2 Apr 2019 - 4:50 p. m.

Las ranas Romeo y Julieta tienen su primera cita para salvar a su especie

La última pareja de ranas acuáticas de Sehuencas, una especie endémica de Bolivia, se encontró a comienzos de este año. Sus cuidadores aseguran que el primer encuentro, en marzo pasado, fue exitoso.

Redacción Medio Ambiente y AFP

Un paciente Cupido hace su tarea entre las ranas Romeo y Julieta, los últimos ejemplares de una especie en riesgo en Bolivia, donde se busca su preservación. El macho, que vivía en solitario desde hace 10 años, al fin conoció a la hembra, y se esfuerza por copular.

"La primera cita entre Romeo, la última rana acuática de Sehuencas que se conocía, y Julieta, cuyo descubrimiento en la naturaleza fue noticia en todo el mundo en enero, fue tan buena que los dos han estado viviendo juntos en el acuario de Romeo desde entonces", dijeron en un comunicado conjunto las organizaciones Museo de Historia Natural Alcide d'Orbigny y la Global Wildlife Conservation (GWC).

El primer encuentro entre los dos anfibios fue el 1 de marzo pasado, confirmó a la AFP la herpetóloga Teresa Camacho, aunque las dos entidades recién la oficializaron este lunes.

Julieta y otras cuatro ranas de Sehuencas (Telmatobius yuracare) fueron halladas en enero pasado en la región de Cochabamba y colocadas en un acuario. Esta especie está amenazada por un letal hongo que se extiende por las selvas tropicales latinoamericanas, y ha diezmado sin piedad las poblaciones de ranas en estos ecosistemas. (Contexto: Un hongo está acabando, literalmente, con los anfibios)

Si bien aún no se produjo el esperado apareamiento, los encargados de las ranas aseguraron que no hay apuro para el macho, el soltero que en 2017 había dejado de emitir sus cantos en búsqueda de una hembra.

En un último intento desesperado por salvar la especie, los cuidadores de Romeo le crearon un perfil en Twitter, en donde “la rana más solitaria del mundo” tuiteaba sobre su difícil situación.
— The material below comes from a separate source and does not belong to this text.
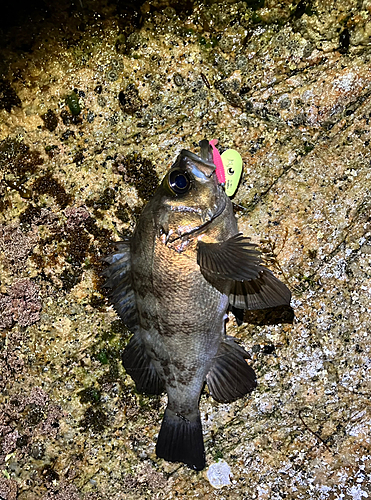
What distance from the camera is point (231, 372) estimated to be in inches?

El año pasado, en el día de San Valentín, las organizaciones le crearon un perfil en Match.com, como parte de una estrategia para recaudar fondos y así buscarle su “Julieta”. Gracias a la estrategia se recaudaron 25.000 dólares que sirvieron para hacer la expdición al bosque húmedo boliviano en donde encontraron a la hembra “Julieta”, con quien hoy comparte acuario.

Ahora, Romeo "está luchando un poco para encontrar la posición correcta para el amplexo, la posición de apareamiento para las ranas, donde el macho abraza a la hembra y la sostiene hasta que pueda fertilizar sus huevos cuando ella los suelta en el agua", dijeron las dos entidades.

El macho actúa, hasta ahora, como un perfecto "caballero", señalaron. "¡Se están llevando muy bien! Romeo sigue a Julieta alrededor de su acuario compartido (que antes era el departamento de soltero de Romeo) y con frecuencia renuncia a sus gusanos para que Julieta pueda disfrutarlos".

Si no se produce el "clic" natural entre los dos, señalaron las dos entidades, "volvemos a intentarlo" con paciencia. Si se da la fecundación, los renacuajos serán reintroducidos al medio natural, no sin antes haber verificado su capacidad de resistir al letal patógeno quitridio, ni sin construir una red de apoyo con las comunidades locales para su cuidado.

De acuerdo con GWC, la rana de Sehuencas es totalmente acuática y su especie fue una vez abundante en el fondo de pequeños arroyos o ríos y en pozos en el bosque montañoso de Bolivia.

La combinación del cambio climático, la destrucción del hábitat (en su hábitat principal ahora hay una enorme represa), la contaminación, el patógeno quitridio, que es mortal en estas especies, y la introducción de truchas invasoras ha provocado una disminución abrupta de especies de ranas acuáticas en Bolivia, Ecuador y Perú.